Upgrading Add-ons and API Deprecations

Core add-ons (CoreDNS, kube-proxy) are upgraded automatically by kubeadm, but third-party add-ons require manual updates. Always update these after the cluster upgrade:

CNI plugin: Check the Calico/Cilium/Flannel compatibility matrix and upgrade the Helm release
Ingress controller: NGINX and Traefik may require API version updates in their Helm charts
cert-manager: Always check for CRD changes between versions
Metrics Server: Upgrade to support the current API version for HPA

# Check deprecated API versions in use (kubent)
kubent --target-version 1.30

# Example: migrate PodSecurityPolicy (removed in 1.25) to Pod Security Standards
# Find PSP usage
kubectl get psp
kubectl get clusterrolebinding | grep psp

# Update Helm add-ons after cluster upgrade
helm repo update
helm upgrade calico projectcalico/tigera-operator --namespace tigera-operator
helm upgrade ingress-nginx ingress-nginx/ingress-nginx --namespace ingress-nginx

Rollback Procedures

True rollback of a Kubernetes control plane is difficult because etcd stores cluster state in the upgraded format. The practical rollback path is an etcd snapshot restore.

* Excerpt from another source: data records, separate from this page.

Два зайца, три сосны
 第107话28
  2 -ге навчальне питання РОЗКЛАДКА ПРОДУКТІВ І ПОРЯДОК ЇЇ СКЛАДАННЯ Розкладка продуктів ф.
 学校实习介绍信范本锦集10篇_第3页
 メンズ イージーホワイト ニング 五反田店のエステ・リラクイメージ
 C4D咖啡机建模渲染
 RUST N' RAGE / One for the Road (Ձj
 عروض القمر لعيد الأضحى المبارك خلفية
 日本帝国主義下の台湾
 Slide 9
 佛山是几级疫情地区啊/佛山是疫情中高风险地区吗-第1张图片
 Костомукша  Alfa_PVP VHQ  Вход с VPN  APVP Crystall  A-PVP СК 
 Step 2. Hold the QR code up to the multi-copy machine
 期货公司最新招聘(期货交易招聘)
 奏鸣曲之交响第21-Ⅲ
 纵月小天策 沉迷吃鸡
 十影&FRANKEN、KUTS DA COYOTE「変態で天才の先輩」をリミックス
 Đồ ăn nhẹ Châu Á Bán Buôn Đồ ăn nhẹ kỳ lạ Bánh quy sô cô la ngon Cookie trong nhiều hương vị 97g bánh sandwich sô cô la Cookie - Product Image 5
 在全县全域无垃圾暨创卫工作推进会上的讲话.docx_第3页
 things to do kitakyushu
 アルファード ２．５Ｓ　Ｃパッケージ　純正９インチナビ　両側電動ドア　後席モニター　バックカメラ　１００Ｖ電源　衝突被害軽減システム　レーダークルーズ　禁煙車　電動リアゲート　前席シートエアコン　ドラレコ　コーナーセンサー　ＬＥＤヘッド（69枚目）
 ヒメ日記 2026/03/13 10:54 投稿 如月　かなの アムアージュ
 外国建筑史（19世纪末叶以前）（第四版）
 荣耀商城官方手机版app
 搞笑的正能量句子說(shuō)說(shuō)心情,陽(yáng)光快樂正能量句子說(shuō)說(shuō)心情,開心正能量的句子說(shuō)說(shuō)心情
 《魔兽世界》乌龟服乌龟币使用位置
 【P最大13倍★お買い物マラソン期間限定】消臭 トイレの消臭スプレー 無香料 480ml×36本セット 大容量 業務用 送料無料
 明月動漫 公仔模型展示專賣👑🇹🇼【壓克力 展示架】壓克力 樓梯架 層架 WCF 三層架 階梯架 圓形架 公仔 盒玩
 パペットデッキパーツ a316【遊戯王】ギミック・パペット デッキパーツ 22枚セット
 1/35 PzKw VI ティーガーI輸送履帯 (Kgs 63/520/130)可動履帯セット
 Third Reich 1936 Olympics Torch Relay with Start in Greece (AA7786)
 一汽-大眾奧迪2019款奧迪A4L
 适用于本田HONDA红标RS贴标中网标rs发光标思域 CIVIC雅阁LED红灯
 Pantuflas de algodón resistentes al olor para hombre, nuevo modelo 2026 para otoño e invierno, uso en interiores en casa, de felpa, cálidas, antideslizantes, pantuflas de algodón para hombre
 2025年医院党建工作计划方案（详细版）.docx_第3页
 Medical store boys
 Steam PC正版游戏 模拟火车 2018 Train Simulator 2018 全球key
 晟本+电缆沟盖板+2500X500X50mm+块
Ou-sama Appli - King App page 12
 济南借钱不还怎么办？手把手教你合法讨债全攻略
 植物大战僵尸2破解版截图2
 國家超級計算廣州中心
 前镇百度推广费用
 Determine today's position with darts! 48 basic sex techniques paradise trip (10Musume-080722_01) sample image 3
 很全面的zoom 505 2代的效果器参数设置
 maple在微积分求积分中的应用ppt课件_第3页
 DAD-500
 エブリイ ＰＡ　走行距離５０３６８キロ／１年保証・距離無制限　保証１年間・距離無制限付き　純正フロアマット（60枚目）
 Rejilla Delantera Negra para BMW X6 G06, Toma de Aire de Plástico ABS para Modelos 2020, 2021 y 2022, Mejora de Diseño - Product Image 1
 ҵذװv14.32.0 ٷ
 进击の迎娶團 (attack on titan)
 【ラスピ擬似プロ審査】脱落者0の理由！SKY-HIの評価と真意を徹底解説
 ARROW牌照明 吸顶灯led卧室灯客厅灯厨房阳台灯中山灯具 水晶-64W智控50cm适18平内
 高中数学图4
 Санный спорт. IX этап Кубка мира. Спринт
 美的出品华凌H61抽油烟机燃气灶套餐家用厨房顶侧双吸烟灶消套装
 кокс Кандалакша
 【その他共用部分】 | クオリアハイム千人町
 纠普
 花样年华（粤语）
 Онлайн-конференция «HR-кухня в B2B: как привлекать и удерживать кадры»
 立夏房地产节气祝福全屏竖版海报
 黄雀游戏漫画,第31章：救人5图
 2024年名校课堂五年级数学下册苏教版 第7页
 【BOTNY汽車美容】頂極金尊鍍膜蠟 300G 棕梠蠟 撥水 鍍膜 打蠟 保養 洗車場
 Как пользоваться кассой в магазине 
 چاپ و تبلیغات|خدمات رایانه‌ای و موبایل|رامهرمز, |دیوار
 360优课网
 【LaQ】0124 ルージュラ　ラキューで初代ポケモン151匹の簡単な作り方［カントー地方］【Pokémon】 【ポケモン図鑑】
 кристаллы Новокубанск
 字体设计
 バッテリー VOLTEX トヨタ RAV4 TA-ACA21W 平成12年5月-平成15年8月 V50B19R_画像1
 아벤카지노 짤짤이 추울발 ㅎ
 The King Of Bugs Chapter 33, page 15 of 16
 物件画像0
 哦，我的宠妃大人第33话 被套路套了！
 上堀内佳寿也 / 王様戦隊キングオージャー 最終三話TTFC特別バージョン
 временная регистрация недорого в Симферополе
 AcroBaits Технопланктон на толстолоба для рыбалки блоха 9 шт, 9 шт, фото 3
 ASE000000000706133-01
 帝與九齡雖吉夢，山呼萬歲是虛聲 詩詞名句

# Restore etcd from a pre-upgrade snapshot
# Step 1: Stop the API server (on all control plane nodes)
sudo systemctl stop kube-apiserver

# Step 2: Restore the etcd snapshot
ETCDCTL_API=3 etcdctl snapshot restore /backup/etcd-snapshot-pre-upgrade.db \
  --data-dir=/var/lib/etcd-restore \
  --name master-01 \
  --initial-cluster "master-01=https://10.0.0.1:2380" \
  --initial-cluster-token etcd-cluster-restore \
  --initial-advertise-peer-urls https://10.0.0.1:2380

# Step 3: Update etcd pod manifest to use restored data dir
sudo sed -i 's|/var/lib/etcd|/var/lib/etcd-restore|' /etc/kubernetes/manifests/etcd.yaml

# Step 4: Downgrade kubeadm/kubelet/kubectl back to the previous version
sudo apt-get install -y kubeadm=1.29.0-1.1 kubelet=1.29.0-1.1 kubectl=1.29.0-1.1
sudo systemctl restart kubelet

For managed clusters: EKS, GKE, and AKS do not support control plane rollback. Node group rollback is possible by reverting to the previous launch template / node pool configuration. This is why testing in staging and having rollback-free deployments (using feature flags) matters more for managed clusters.

Post-Upgrade Validation

After every upgrade, run a structured validation suite before declaring the upgrade complete.

# Node health
kubectl get nodes -o wide

# System pod health
kubectl get pods -n kube-system

# API server health
kubectl cluster-info
kubectl get cs   # componentstatus

# Workload health — check all namespaces
kubectl get deployments -A | grep -v "1/1\|2/2\|3/3"   # find non-ready deployments
kubectl get pods -A | grep -v Running | grep -v Completed

# Verify HPA and VPA are functioning
kubectl get hpa -A

# Run a quick smoke test — deploy and delete a test pod
kubectl run upgrade-smoke-test --image=nginx --restart=Never
kubectl wait --for=condition=Ready pod/upgrade-smoke-test --timeout=60s
kubectl delete pod upgrade-smoke-test